Lindsay Transport surpasses half billion in revenue

Lindsay Transport PBS approved Kenworth prime mover.

Lindsay Transport is now the largest refrigerated transport company in Australia.

Operating revenue increased by 29.5 per cent to $513.28 million according to its 2023 annual financial statement amid record revenues reported by the wider Lindsay Australia group.

The positive growth comes after unprecedented demand in road and rail services, further accelerated by industry consolidation.

Surges in demand, according to Lindsay Australia, followed the public exit of Scott’s Refrigerated Logistics, a key competitor of its transport division.

The transport business had already laid strong foundations to meet strategic goals with sizeable investments in road assets, along with improvements to its underlying core business.

In a statement Lindsay Australia said the transport unit had enjoyed continued growth supported by expenditure totalling $40 million on new road and rail equipment for the reporting period.

This investment included the rollout of larger road combinations, which will continue to drive utilisation and support positive consumer demand for fresh, chilled and frozen products.

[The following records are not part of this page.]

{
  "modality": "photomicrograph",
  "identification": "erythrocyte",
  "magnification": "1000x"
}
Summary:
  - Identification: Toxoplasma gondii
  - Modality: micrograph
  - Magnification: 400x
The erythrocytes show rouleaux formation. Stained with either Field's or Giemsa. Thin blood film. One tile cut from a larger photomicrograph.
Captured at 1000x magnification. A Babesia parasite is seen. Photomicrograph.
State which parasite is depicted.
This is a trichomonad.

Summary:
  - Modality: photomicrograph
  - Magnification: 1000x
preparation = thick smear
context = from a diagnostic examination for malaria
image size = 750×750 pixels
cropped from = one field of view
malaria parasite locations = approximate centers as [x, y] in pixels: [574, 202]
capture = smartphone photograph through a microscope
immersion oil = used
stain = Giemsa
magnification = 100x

Lindsay also acquired a large parcel of used assets from Scott’s Refrigerated Logistics, which ceased operations in the second half of the year, for an additional $23 million.

This acquisition included 44 prime movers and 350 used containers and other rail assets which have empowered the company to meet its customers’ ongoing logistical challenges and needs.

“Ongoing investment in the Transport division remains a key focus for the Group to ensure we maintain our first-class, safe and reliable fleet and can continue to perform our role as an essential service provider and a key player in securing food security for Australia,” said Lindsay Australia in a statement.

Lindsay Transport, moreover, would continue to renew its road fleet in line with a mobile asset replacement plan, regarded inhouse as another key pillar to its ongoing success in the segment.

“This plan will ensure the fleet remains first in class while delivering efficiency and safety across Lindsay Australia’s network,” said the company.

“In FY2024, the Group will continue to invest in growth in the road fleet, acquiring new larger trailer combinations to improve operational performance. FY2024 will see a renewal program commence after obtaining the used containers in FY2023.”

High fuel levy recoveries due to increased diesel prices and the execution of rail expansion strategy also heavily contributed to the resultant $72.35 million in profit before tax, an increase of 76.3 per cent on the prior period.

“The record FY23 performance was an outstanding result for the Lindsay business,” said Clay McDonald, Lindsay Australia CEO.

“The Transport division led the way with a significant uplift in demand for Lindsay’s road, rail and depot handling services,” he said.

McDonald paid tribute to the exceptional agility, capability and customer service demonstrated by the Lindsay Australia team to handle significant increases in demand.

Strategic capital investments in recent years, according to Lindsay Australia, were likely to effectively meet some of the excess demand requirements of the market.

The company in the annual 2023 financial report said it continued to manage rising cost challenges due to inflation and a competitive labour market.